TEXT EXCERPT:
┌────────
A Woman in Berlin

A film review by Chris Cabin - Copyright © 2009 Filmcritic.com

The German actress Nina Hoss has been playing muse to director Christian Petzold for the last few years. In both Petzold's creepy romance Yella and Jerichow, the director's spin on The Postman Always Rings Twice, Hoss has been the haunting central presence, but she has never pulled focus from her director's careful aesthetic. Her hushed intensity, beamed through those big, hypnotic eyes, adds a specific resonance to the director's works that may have just been artful exercises for other actresses.

In Max Färberböck's A Woman in Berlin, the new drama based on the controversial diary by an anonymous German woman during the waning days of World War II, Hoss again invigorates her environs but, unlike her work with Petzold, she outweighs much of the film's heavy themes and technical prowess. Playing a journalist and devout supporter of the SS -- her husband is a soldier -- the actress pronounces in the film's opening moments that her name isn't important before telling how she once reported from Moscow, France, and London in the early days of the Nazi stronghold.
└────────
DATA BLOCK:
┌────────
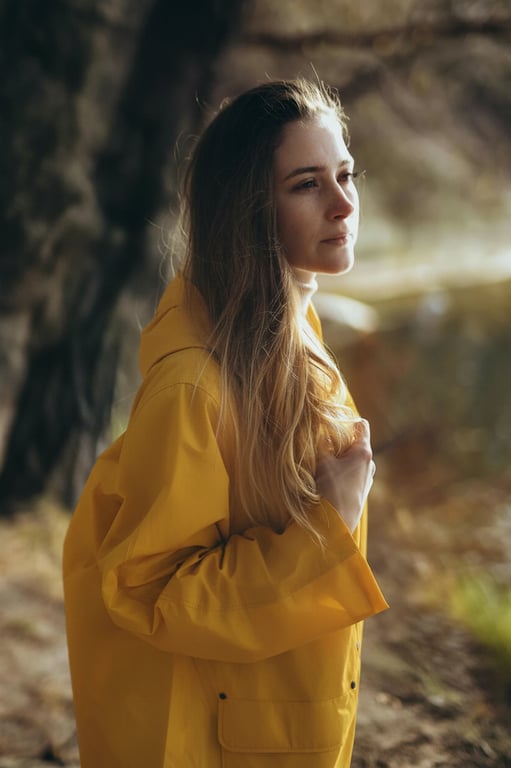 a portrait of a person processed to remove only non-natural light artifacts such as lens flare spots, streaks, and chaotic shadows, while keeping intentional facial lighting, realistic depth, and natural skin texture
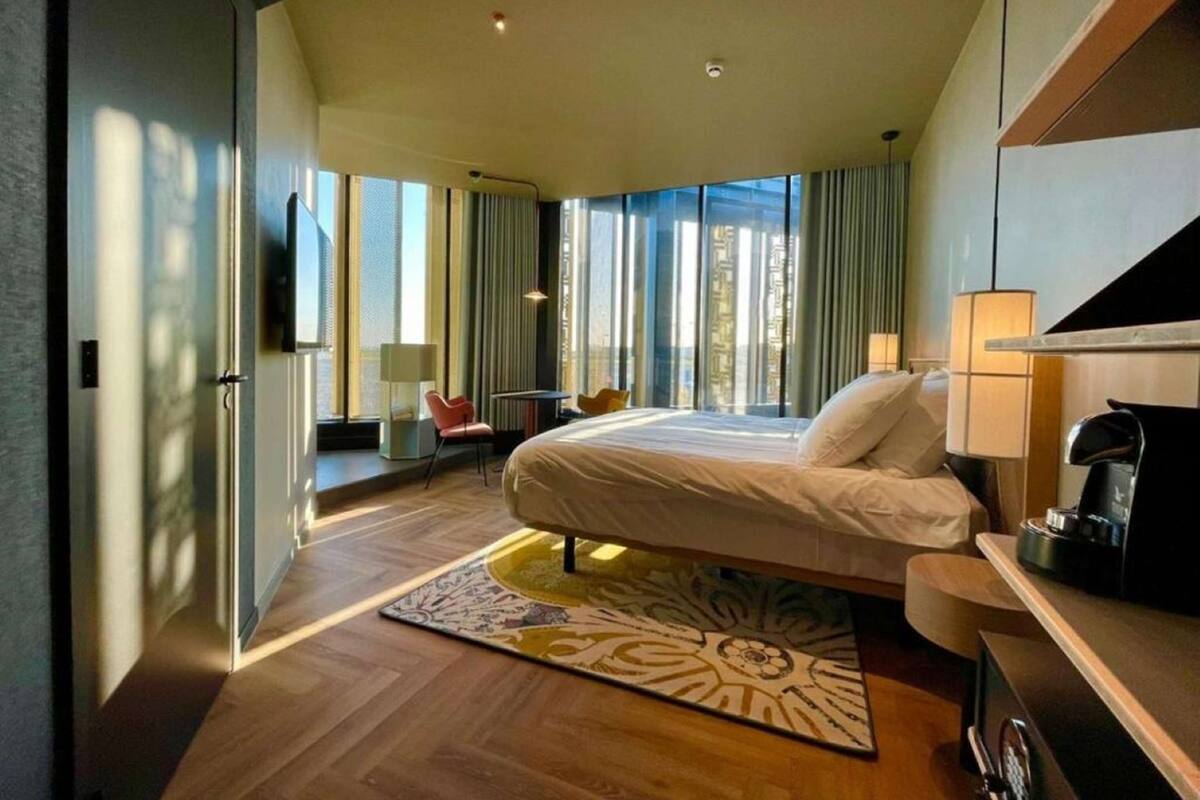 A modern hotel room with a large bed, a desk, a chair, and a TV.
└────────
REQUIRED TASKS:
1) According to the film review, who directed A Woman in Berlin?
2) List the places that Hoss's character in A Woman in Berlin says she once reported from, according to the film review.

ANSWERS PROVIDED:
1) Max Färberböck

2) Moscow, France, London